Here’s a roundup of pieces on JOC.com the past week from my colleagues and myself (note: there is a paywall):
An internal theory I wanted to sentiment-test with a trusted group of sources turned into this story. Basically, the idea is that the supply chain management technology space is likely trapped in a cycle that prevents it from ever reaching its full potential. Encourage you read to why in the piece (and obviously eager to hear your thoughts as to why I might be wrong!).
Let the visibility wars escalate. FourKites got a $100 million series D this week, exactly the same amount that rival project44 got in its latest funding round. The two companies can’t seem to escape each other’s shadow. They even had similar messages from the Nasdaq.
Baton, an 8VC-incubated startup aiming to segment long-haul trucking into highway and local delivery legs, got a $10.5 million series A from Maersk Growth and 8VC this week. Interesting model and the founders plan to use the cash to expand from operations in Southern California to Chicago or Atlanta this year.
More funding news, this time an interesting TMS provider aiming to arm LTL carriers with load management technology to provide to small shippers. MyCarrier wants to help those carriers and shippers avoid a reliance on brokers, the entity that typically both connects supply and demand and also provides technology to the shippers.

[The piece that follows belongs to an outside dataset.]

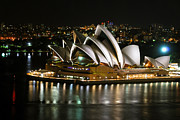 Best Choice Framed Prints - Sydney Opera Framed Print by Syed Aqueel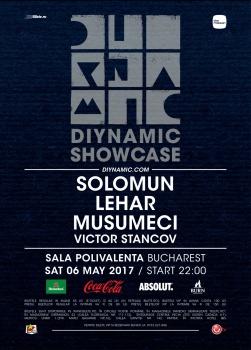 Diynamic Showcase – Solomun, Lehar & Musumeci la Sala Polivalentă din Bucureşti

I wrote last year about Sedna Systems’ desire to grow its business in the logistics industry, and that’s what made its partnership with SAP’s TMS very interesting to note. Communication and workflow efficiency in logistics feels like an absolutely wide open market right now.

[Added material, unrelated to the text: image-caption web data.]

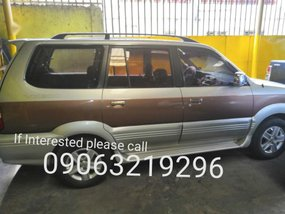 Selling 2nd Hand Toyota Revo 2005 in Parañaque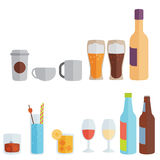 Drinks. Alcoholic and non-alcoholic. Flat design Stock Photos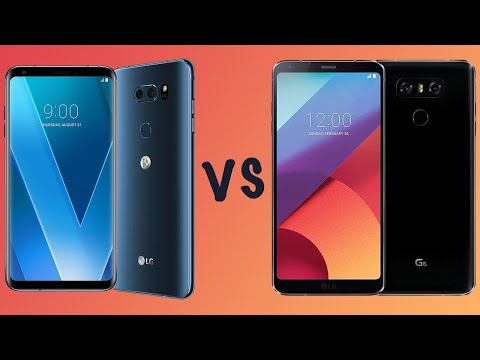 Consumer Comparison: Should you buy the LG G6 or LG V30
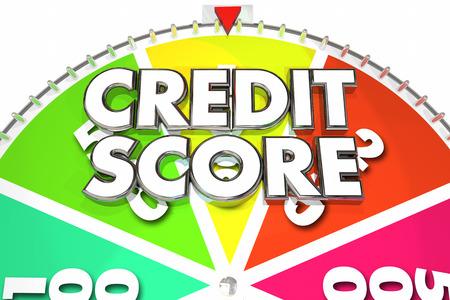 Score van het Krediet Beoordeling Aantal Win Best Spinning Wheel 3d Illustratie Stockfoto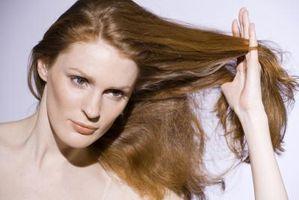Cómo tinte rojo marrón del pelo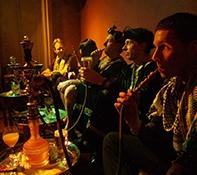 1001 nacht personeelsfeest Amsterdam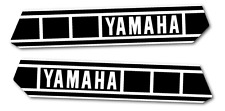 1980 Yamaha IT 175 Tank Decals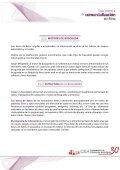 C3_E-MARKETING.pdf - Page 6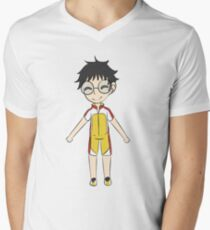 fd1a9b01f Onoda Men s V-Neck T-Shirt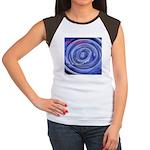 Abyss or a Doorway? Women's Cap Sleeve T-Shirt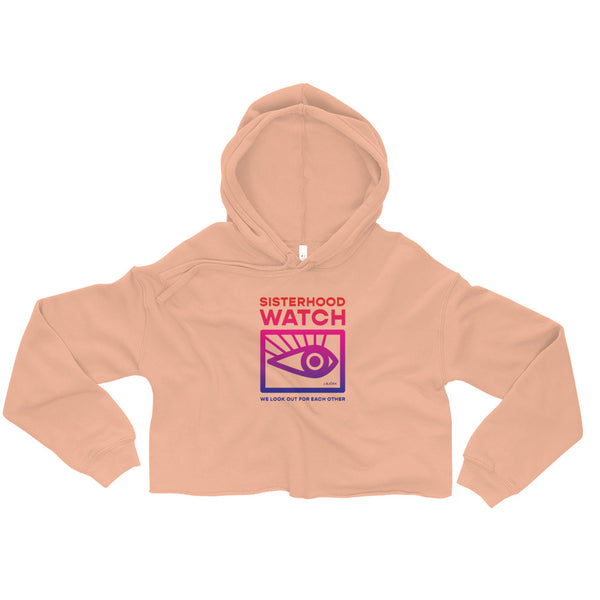 Sisterhood Watch Cropped Hoodie (Rainbow)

Tech has a crucial role to play in the decarbonization of the logistics industry across modes and regions. I put together some of the more pertinent comments from TPM21 on this issue here.
And here are some recent discussions, reports, and analysis I found interesting:
How could I not share a video that uses Legos to describe global logistics?

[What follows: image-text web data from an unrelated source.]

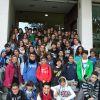 Colegio San Francisco de As�s. Mijas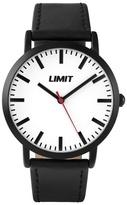 Limit Black Case Strap Watch 5457.02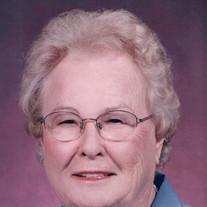 Doretha Branch Hardy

RPA is coming in logistics, so here’s a pretty interesting interview to peruse about the topic in a more general sense. Hat tip to Ruben Huber at Ocean X Network for passing this along.
Not a new one, but well worth a read from McKinsey on startups in logistics.
Want to understand why the Evergreen vessel ran aground in the Suez? Here’s a fascinating look at the dynamics of how it may happened.
Weekly moving update: still not moving to Florida or Texas.
Keith Rabois is becoming increasingly boring so this will be a guest VC of the week slot now. This week, come on down, Paul Graham! Wonder if I qualify as “not having achieved much.” Or smart, for that matter.
Some upcoming events I’ll be involved in:
I’ll be moderating a free JOC webcast March 30 on a pertinent topic: The New Frontier in Global Logistics Technology: Linking Customer Expectations to Customer Promise. This one will be great. Jim Blaeser at AlixPartners has some fantastic slides on the squeezing pressures on shippers, while Wayfair and Jaguar Freight Services will highlight the complexities of juggling multiple systems to generate and update promise dates to internal and external customers.
Registration is open for the IAPH World Ports Conference June 21-25. I’ll be involved in various technology-related elements of the program. MSC CEO Soren Toft and Hapag-Lloyd CEO Rolf Habben Jansen will both speak. Don’t miss out!
I’ll be participating in Transporeon’s Visibility Day 2021 April 15. The focus will be on real-time visibility opportunities and challenges in Europe.